A possibilidade de que Lula recorra em liberdade de uma longa sentença de prisão está marcada por polêmicas, entre elas a do risco de que assassinos e estupradores se beneficiem do mesmo tratamento e de que a Operação Lava-Jato perca uma de suas armas favoritas: a prisão dos condenados em segunda instância.
Em 22 de março, o Supremo Tribunal Federal (STF) proibiu a detenção de Luiz Inácio Lula de Silva pelo menos até 4 de abril, quando será retomada uma sessão interrompida a pedido dos 11 magistrados da Casa.
O tema em debate: decidir se o ex-presidente pode apelar em liberdade perante as máximas cortes do país de uma sentença de 12 anos e um mês de prisão por corrupção e lavagem de dinheiro, já confirmada em segunda instância.
No dia seguinte, 23, um procurador de Brasília pediu, e conseguiu, a libertação de um suposto ladrão de carros em detenção provisória, citando um "Princípio Lula".
"Se essa regra vale para o ex-presidente Lula, de que ele não pode ser preso por qualquer atraso da Justiça, este princípio deve valer para todos", alegou o procurador Valmir Soares Santos.

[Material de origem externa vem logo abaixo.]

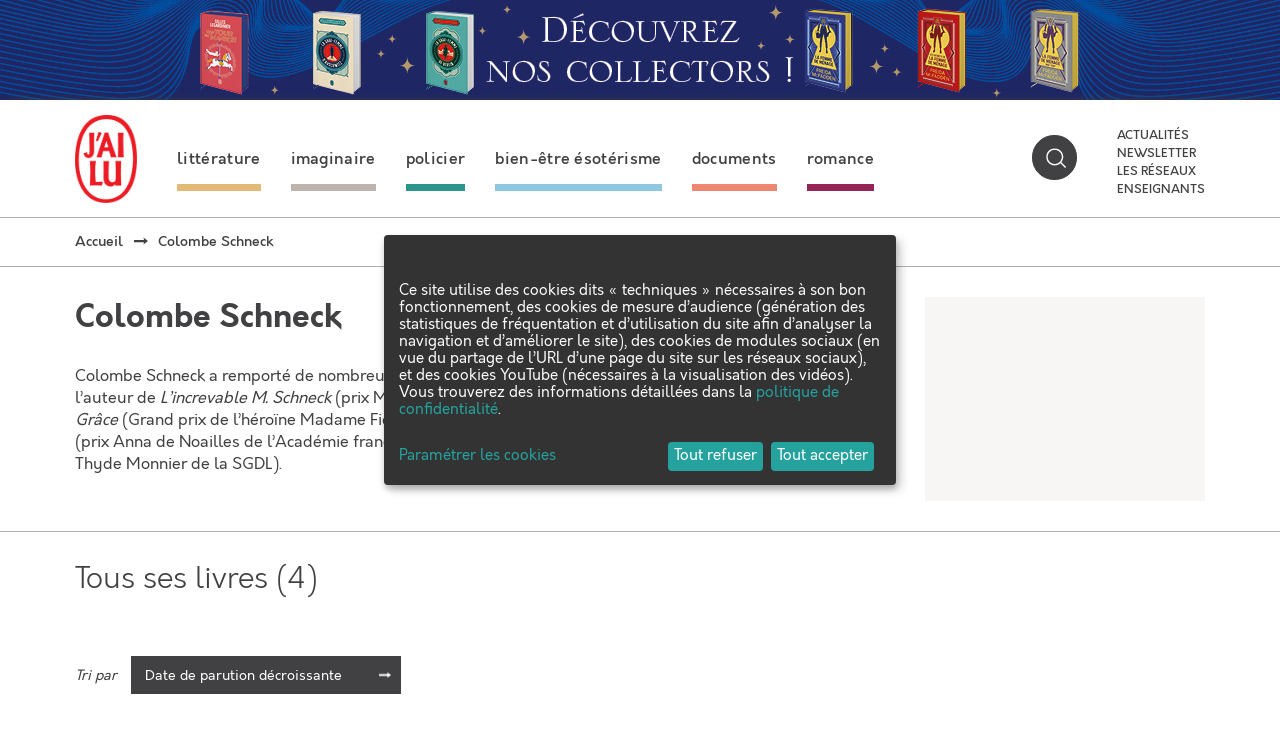

--- FILE ---
content_type: text/html; charset=utf-8
request_url: https://public.message-business.com/form/57864/1/form.aspx?mbmode=ajax
body_size: 4338
content:
<div class='formHeader'>&nbsp;</div>
	<div class='formContent'><form name='mbform' method='GET' action=''><input type='hidden' name='accountSetting-MobilePrefix' value='FR' />
<!-- formItem-paragraph --><div class='formParagraph' id='divItem-0-1'>Parutions, jeux-concours, rencontres et dédicaces, ne manquez aucune actualité J'ai lu en vous inscrivant à notre newsletter !</div>
<div class='formText' id='divItem-0-2'>
	<div class='formTextLabel' id='labelOf-formItem-mbtext-email'><label for="formItem-mbtext-email">Votre adresse email</label></div>
<input type='hidden' name='nameOf-formItem-mbtext-email' value='Votre adresse email' />
<input type='hidden' name='required-formItem-mbtext-email' value='true' />
	<div class='formTextInput'><input type='text' id="formItem-mbtext-email" name='formItem-mbtext-email' value='' /></div>
</div>
<!-- formItem-paragraph --><div class='formParagraph' id='divItem-0-3'>En cliquant sur S'ABONNER, vous consentez au traitement de vos données personnelles afin de recevoir les lettres d'information de J'ai lu dont vous pouvez vous désabonner à tout moment. <a href="https://www.jailu.com/Politique-de-confidentialite" target="_blank">En savoir plus </a>.</div>
<input type='hidden' name='nameOf-formItem-mbsingle-emailoptin' value='Souhaitez-vous recevoir nos prochains emails :' />
<input type='hidden' name='nameOf-formItem-mbsingle-emailoptin_no' value='Non' /><input type='hidden' name='nameOf-formItem-mbsingle-emailoptin_yes1' value='Oui' /><input type='hidden' name='formItem-mbsingle-emailoptin' id='formItem-mbsingle-emailoptin' value='yes1' />
<input type='hidden' name='defaultOf_formItem-mbsingle-emailoptin' value='yes1' />
<input type='hidden' name='nameOf-formItem-mbsingle-43' value='Abonnement Newsletter J&apos;ai lu' />
<input type='hidden' name='nameOf-formItem-mbsingle-43_973' value='oui' /><input type='hidden' name='nameOf-formItem-mbsingle-43_974' value='non' /><input type='hidden' name='formItem-mbsingle-43' id='formItem-mbsingle-43' value='973' />
<input type='hidden' name='defaultOf_formItem-mbsingle-43' value='973' />
<input type='hidden' name='nameOf-formItem-mbsingle-25' value='Origine de la collecte' />
<input type='hidden' name='nameOf-formItem-mbsingle-25_8' value='Site web J&apos;ai lu' /><input type='hidden' name='formItem-mbsingle-25' id='formItem-mbsingle-25' value='8' />
<input type='hidden' name='defaultOf_formItem-mbsingle-25' value='8' />
<input type='hidden' name='nameOf-formItem-mbmultiple-26' value='Sources de la collecte' />
<input type='hidden' name='nameOf-formItem-mbmultiple-26_10' value='Site web J&apos;ai lu' />
<input type='hidden' name='formItem-mbmultiple-26_10' value='checked' /><input type='hidden' name='formItem-mbmultiple-26' id='formItem-mbmultiple-26' value=',10,' /><input type='hidden' name='defaultOf_formItem-mbmultiple-26' value=',10,' />
<input type='hidden' name='nameOf-formItem-mbtext-27' value='27-12-2025' />
<input type='hidden' name='formItem-mbtext-27' id='formItem-mbtext-27' value='27-12-2025' />
<input type='hidden' name='formatOf-formItem-mbtext-27' value='dd mm yyyy' />
<input type='hidden' name='nameOf-formItem-mbtext-39' value='27-12-2025' />
<input type='hidden' name='formItem-mbtext-39' id='formItem-mbtext-39' value='27-12-2025' />
<input type='hidden' name='formatOf-formItem-mbtext-39' value='dd mm yyyy' />
<input type='hidden' name='nameOf-formItem-mbsingle-44' value='Abonnement Newsletter J&apos;ai Lu : origine de la collecte' />
<input type='hidden' name='nameOf-formItem-mbsingle-44_975' value='Site web J&apos;ai lu' /><input type='hidden' name='formItem-mbsingle-44' id='formItem-mbsingle-44' value='975' />
<input type='hidden' name='defaultOf_formItem-mbsingle-44' value='975' />
<input type='hidden' name='nameOf-formItem-mbtext-45' value='27-12-2025' />
<input type='hidden' name='formItem-mbtext-45' id='formItem-mbtext-45' value='27-12-2025' />
<input type='hidden' name='formatOf-formItem-mbtext-45' value='dd mm yyyy' />
<!-- PLACEHOLDER_ERROR --><div class='formPager'><div class='formSubmit'><a onclick='javascript:scriptOnSubmit();'>S’abonner</a></div></div><input type='hidden' name='status' id='status' value='submit' /><input type='hidden' name='accountidhidden' id='accountidhidden' value='57864' /><input type='hidden' name='anonid' id='anonid' value='a-4007b039-5e7e-49f4-8231-5f4e3fb6d047' /></form></div><div class='formFooterContainer'><div class='formFooter'>&nbsp;</div></div>

--- FILE ---
content_type: application/javascript
request_url: https://www.jailu.com/js/flammarion_multisite/filter.js
body_size: 155
content:

;(function() {
  'use strict';

  const initFilter = function() {
    const form = document.querySelector('form[name="filtres"]');

    const listFilters = form.querySelectorAll('[name]')
    listFilters.forEach(function(filter) {
      filter.onchange = function(e) {
        document.getElementById('filtres_page').value = 1;
        if(e.target.id === 'filtres_niveau'){
          form.querySelectorAll('[type="checkbox"]').forEach((checkbox) => {
            checkbox.checked = false;
          });
        }
        form.submit();
      }
    });

    const listFacets = document.querySelectorAll('a.js-facet');
    listFacets.forEach(function(facet) {
      facet.onclick = function() {
        document.getElementById('filtres_page').value = this.dataset.filter;
        form.submit();
      }
    });
  }

  document.addEventListener("DOMContentLoaded", function() {
    initFilter();
  })
})();
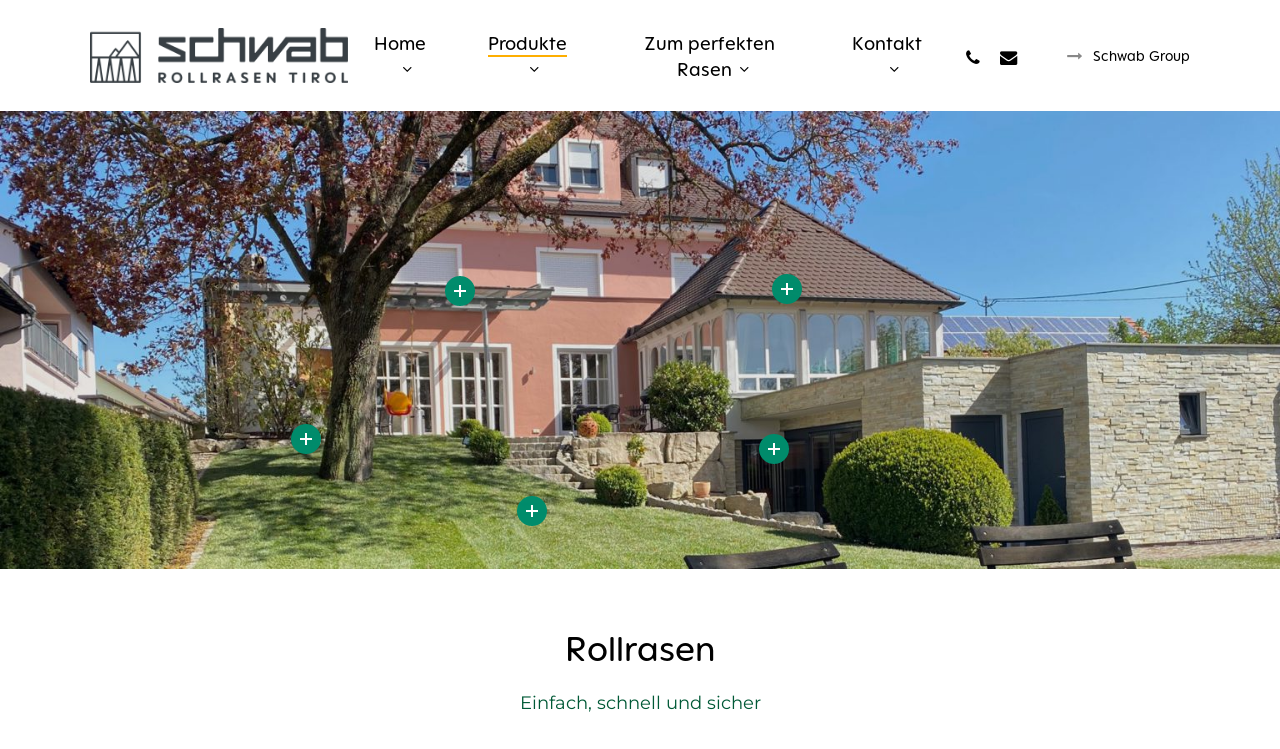

--- FILE ---
content_type: text/css
request_url: https://www.rollrasen.tirol/wp-content/themes/salient-schwab/style.css?ver=17.4.1
body_size: 572
content:
/*
 Theme Name:   Salient Schwab
 Theme URI:    http://example.com/twenty-fifteen-child/
 Description:  Salient Schwab
 Author:       Simon Schwab
 Author URI:   http://example.com
 Template:     salient
 Version:      1.0.1
 License:      GNU General Public License v2 or later
 License URI:  http://www.gnu.org/licenses/gpl-2.0.html
 Tags:         light, dark, two-columns, right-sidebar, responsive-layout, accessibility-ready
 Text Domain:  twentyfifteenchild
*/


@font-face {
    font-family: 'ESPeak Rounded Regular';
    src: url("/wp-content/themes/salient-schwab/fonts/ESPeakRounded-Regular.woff2") format("woff2"),
        url("/wp-content/themes/salient-schwab/fonts/ESPeakRounded-Regular.woff") format("woff"),
        url("/wp-content/themes/salient-schwab/fonts/ESPeakRounded-Regular.ttf") format("truetype");
    font-weight: normal;
    font-style: normal;
}
@font-face {
    font-family: 'ESPeak Rounded Bold';
    src: url("/wp-content/themes/salient-schwab/fonts/ESPeakRounded-Bold.woff2") format("woff2"),
        url("/wp-content/themes/salient-schwab/fonts/ESPeakRounded-Bold.woff") format("woff"),
        url("/wp-content/themes/salient-schwab/fonts/ESPeakRounded-Bold.ttf") format("truetype");
    font-weight: bold;
    font-style: normal;
}
@font-face {
    font-family: 'Montserrat Regular';
    src: url("/wp-content/themes/salient-schwab/fonts/Montserrat-Regular.ttf") format("truetype");
    font-weight: 400;
    font-style: normal;
}
@font-face {
    font-family: 'Montserrat Bold';
    src: url("/wp-content/themes/salient-schwab/fonts/Montserrat-Bold.ttf") format("truetype");
    font-weight: bold;
    font-style: normal;
}
@font-face {
    font-family: 'Montserrat Italic';
    src: url("/wp-content/themes/salient-schwab/fonts/Montserrat-Italic.ttf") format("truetype");
    font-weight: 300;
    font-style: italic;
}
@font-face {
    font-family: 'Montserrat Medium';
    src: url("/wp-content/themes/salient-schwab/fonts/Montserrat-Medium.ttf") format("truetype");
    font-weight: 500;
    font-style: normal;
}
@font-face {
    font-family: 'Montserrat Light';
    src: url("/wp-content/themes/salient-schwab/fonts/Montserrat-Light.ttf") format("truetype");
    font-weight: 300;
    font-style: normal;
}

#RSS-Feed deaktivieren
function fb_disable_feed() {
wp_die( __('Auf dieser Website wird kein RSS-Feed angeboten. Klickt einfach auf unsere <a href="'. get_bloginfo('url') .'">Startseite</a>!') );
}
add_action('do_feed', 'fb_disable_feed', 1);
add_action('do_feed_rss', 'fb_disable_feed', 1);
add_action('do_feed_rss2', 'fb_disable_feed', 1);
add_action('do_feed_atom', 'fb_disable_feed', 1);
add_action('do_feed_rdf', 'fb_disable_feed', 1);
add_action('do_feed_rss2_comments', 'wpb_disable_feed', 1);
add_action('do_feed_atom_comments', 'wpb_disable_feed', 1);
#Ende RSS-Feed deaktivieren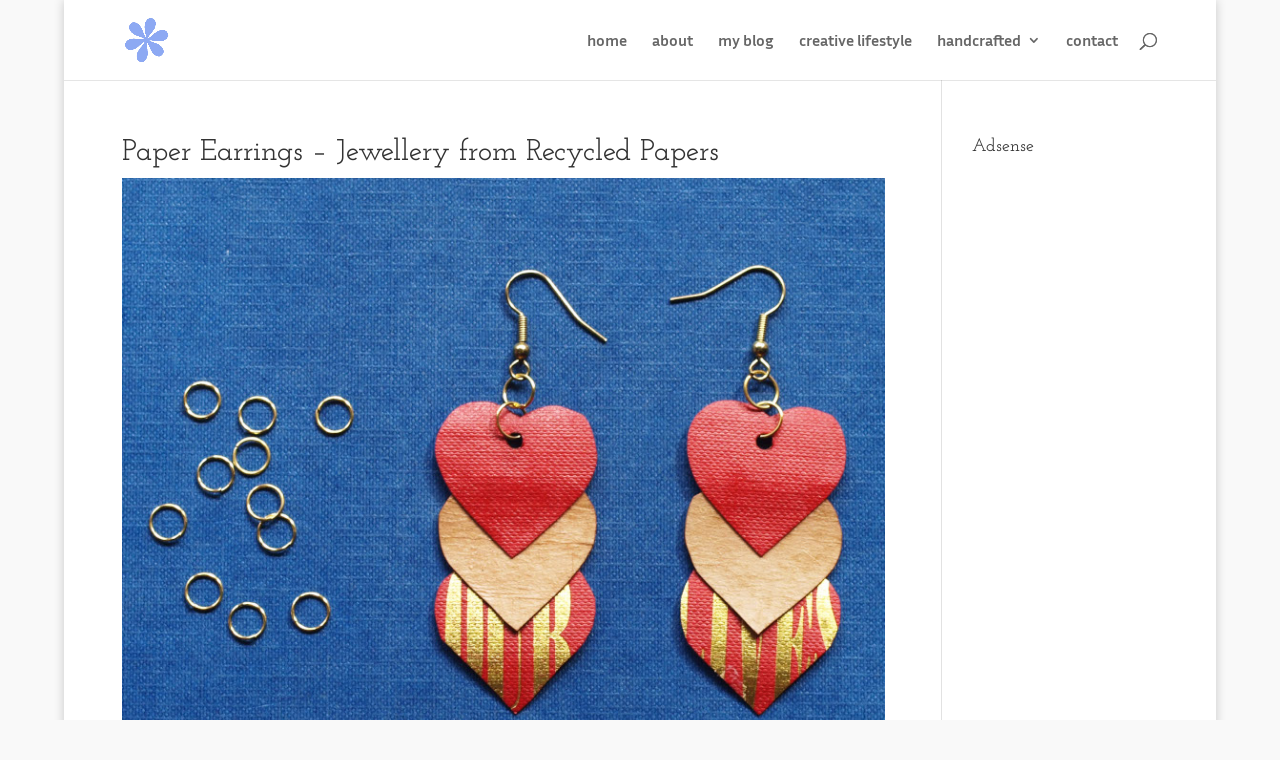

--- FILE ---
content_type: text/html; charset=utf-8
request_url: https://www.google.com/recaptcha/api2/aframe
body_size: 265
content:
<!DOCTYPE HTML><html><head><meta http-equiv="content-type" content="text/html; charset=UTF-8"></head><body><script nonce="C7f7yOUiCicf93HeVOt5ew">/** Anti-fraud and anti-abuse applications only. See google.com/recaptcha */ try{var clients={'sodar':'https://pagead2.googlesyndication.com/pagead/sodar?'};window.addEventListener("message",function(a){try{if(a.source===window.parent){var b=JSON.parse(a.data);var c=clients[b['id']];if(c){var d=document.createElement('img');d.src=c+b['params']+'&rc='+(localStorage.getItem("rc::a")?sessionStorage.getItem("rc::b"):"");window.document.body.appendChild(d);sessionStorage.setItem("rc::e",parseInt(sessionStorage.getItem("rc::e")||0)+1);localStorage.setItem("rc::h",'1768868384345');}}}catch(b){}});window.parent.postMessage("_grecaptcha_ready", "*");}catch(b){}</script></body></html>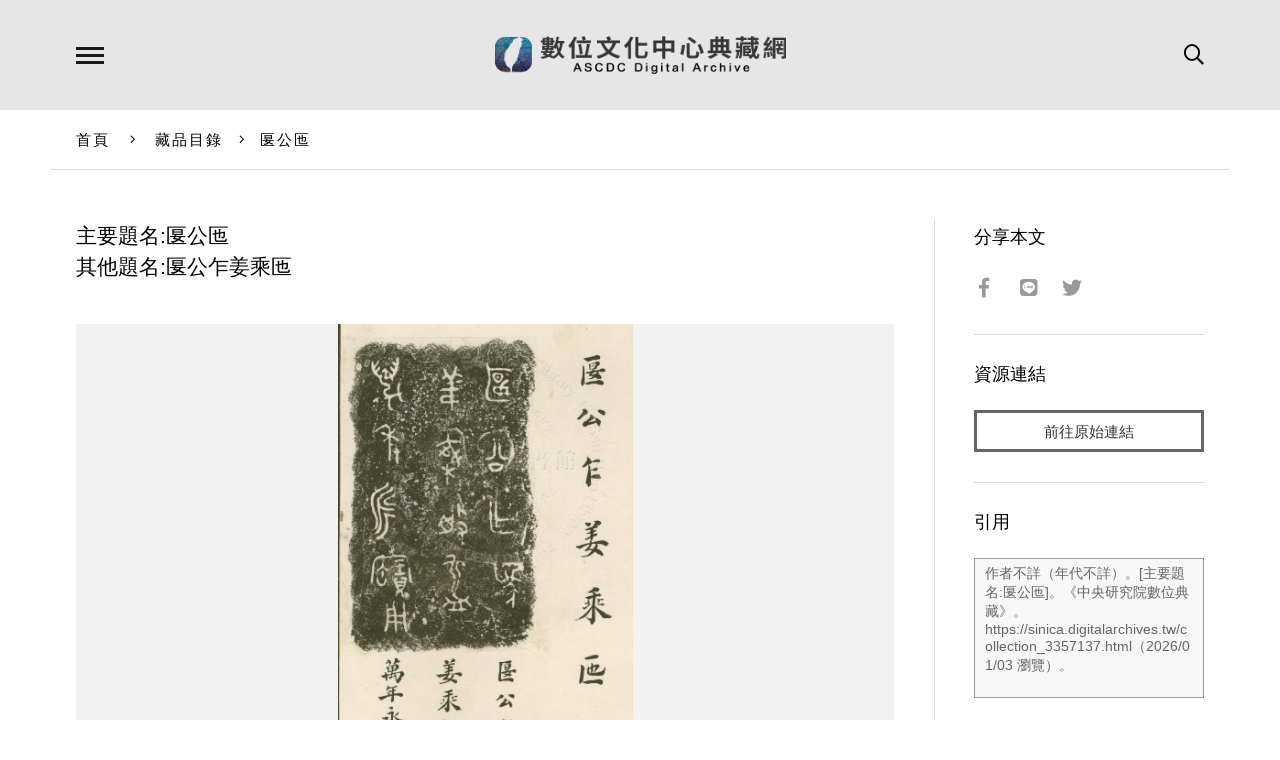

--- FILE ---
content_type: text/html; charset=UTF-8
request_url: https://ascdc.digitalarchives.tw/_partial/_collection_related_collection.php
body_size: 153
content:
{"list":[{"id":"2150320","icon":"http://image.digitalarchives.tw/Thumbnail/00/5b/74/80.jpg","title":"中文種名:台灣八角","url":"00/20/cf/b0.html"},{"id":"2150338","icon":"http://image.digitalarchives.tw/Thumbnail/00/5b/74/e5.jpg","title":"中文種名:青脆枝","url":"00/20/cf/c2.html"},{"id":"2150368","icon":"http://image.digitalarchives.tw/Thumbnail/00/5b/75/7f.jpg","title":"中文種名:台灣八角","url":"00/20/cf/e0.html"},{"id":"2150482","icon":"http://image.digitalarchives.tw/Thumbnail/00/5b/77/96.jpg","title":"中文種名:台灣八角","url":"00/20/d0/52.html"},{"id":"2150514","icon":"http://image.digitalarchives.tw/Thumbnail/00/5b/78/25.jpg","title":"中文種名:台灣八角","url":"00/20/d0/72.html"},{"id":"2150644","icon":"http://image.digitalarchives.tw/Thumbnail/00/5b/7a/1d.jpg","title":"中文種名:青脆枝","url":"00/20/d0/f4.html"},{"id":"2150688","icon":"http://image.digitalarchives.tw/Thumbnail/00/5b/7a/dc.jpg","title":"中文種名:台灣八角","url":"00/20/d1/20.html"},{"id":"2150856","icon":"http://image.digitalarchives.tw/Thumbnail/00/5b/7e/2b.jpg","title":"中文種名:呂宋毛蕊木","url":"00/20/d1/c8.html"}],"count":500,"nowpage":1,"pagesize":8}



Agora, porém, a questão de fundo no STF é o debate sobre a possibilidade de iniciar a execução de uma condenação, após se esgotarem os recursos de segunda instância. O STF estabeleceu essa jurisprudência depois de uma votação de 2016, por 6 a 5, um resultado idêntico ao que concedeu a Lula o "salvo-conduto" até 4 de abril.
E, se essa maioria a favor de Lula se confirmar, será "uma indicação importante de que a maioria do plenário mudou de lado e os demais presos em decorrência de condenação em segunda instância poderiam entrar com um pedido, no STF, para que o entendimento seja aplicado a eles também", afirmou Felipe Seligman, sócio do portal de informações judiciais Jota.
"Mas a análise de cada caso é individualizada", disse à AFP.
Para o juiz Sérgio Moro, uma sentença favorável a Lula e uma revisão eventual da norma de 2016 "seria um desastre muito grande, porque levaria à impunidade, especialmente dos poderosos", como declarou na semana passada no programa Roda Viva, da TV Cultura.
"É um assunto que transcende o ex-presidente Lula", ressaltou.
Encarceramento ou solturas em massa?
Moro lembrou que apenas em sua corte há 114 condenações que foram confirmadas em segunda instância e que "a grande maioria dos 114 não tem nada a ver com a Lava-Jato, tem traficante, tem até pedófilo, tem doleiros".
Um discurso alarmista, segundo José Roberto Batochio, um dos advogados de Lula, que recorda que o Código Penal Brasileiro exclui a liberação de pessoas que se encontrem em prisão preventiva por sua periculosidade.
"Temos que reservar o encarceramento aos casos de estrita necessidade, de absoluta inexorabilidade", disse Batochio à AFP.
O advogado adverte que o Brasil tem a segunda maior população carcerária do mundo, com 726.000 presos, e que a adoção de um sistema jurídico como o americano, de execução rápida das penas, constituiria uma ameaça para a democracia e pioraria a desastrosa situação dos presídios do país.
"Não regredirmos na direção da Idade Média, dos aprisionamentos em massa praticados pelos americanos, pela URSS, agora aqui no Brasil", afirmou.
O professor de Direito Público Ivar Hartamnn, da Fundação Getúlio Vargas (FGV-RJ), acredita, porém, que o sistema judiciário brasileiro oferece muitos recursos internos e que, por isso, "não há necessidade de se esperar uma revisão na quarta instância", antes de dar cumprimento a uma condenação.
É por isso que uma sentença favorável a Lula e, mais ainda, uma eventual revisão da norma de 2016 teriam "um impacto negativo na capacidade de processar e de executar decisões no Direito Penal brasileiro", disse Hartmann à AFP.
Lava-Jato 'sem poder de fogo'
Moro e os procuradores da Lava-Jato alertam sobre o risco de que uma revisão das normas de execução da pena prejudique a maior investigação de corrupção do Brasil, que revelou uma trama de subornos entre grandes construtoras e políticos, tendo a Petrobras como base.
"Uma decisão favorável a Lula no STF, caso ocorra, representará uma mudança importante na jurisprudência do tribunal. E, para os investigadores da Lava-Jato, representa, sim, uma derrota", afirmou Felipe Seligman, do Jota.
E isso se deve, justamente, a que "parte do sucesso da operação está ligada a uma capacidade de encarceramento dos envolvidos", sem a qual perderia "seu poder de fogo", completou.
O advogado Batochio vê nesse tipo de argumento "uma mentira demagógica que alguns querem contar ao povo", porque os procuradores dispõem de "outras formas de resguardar a sociedade", como a prisão preventiva, ou a prisão temporária.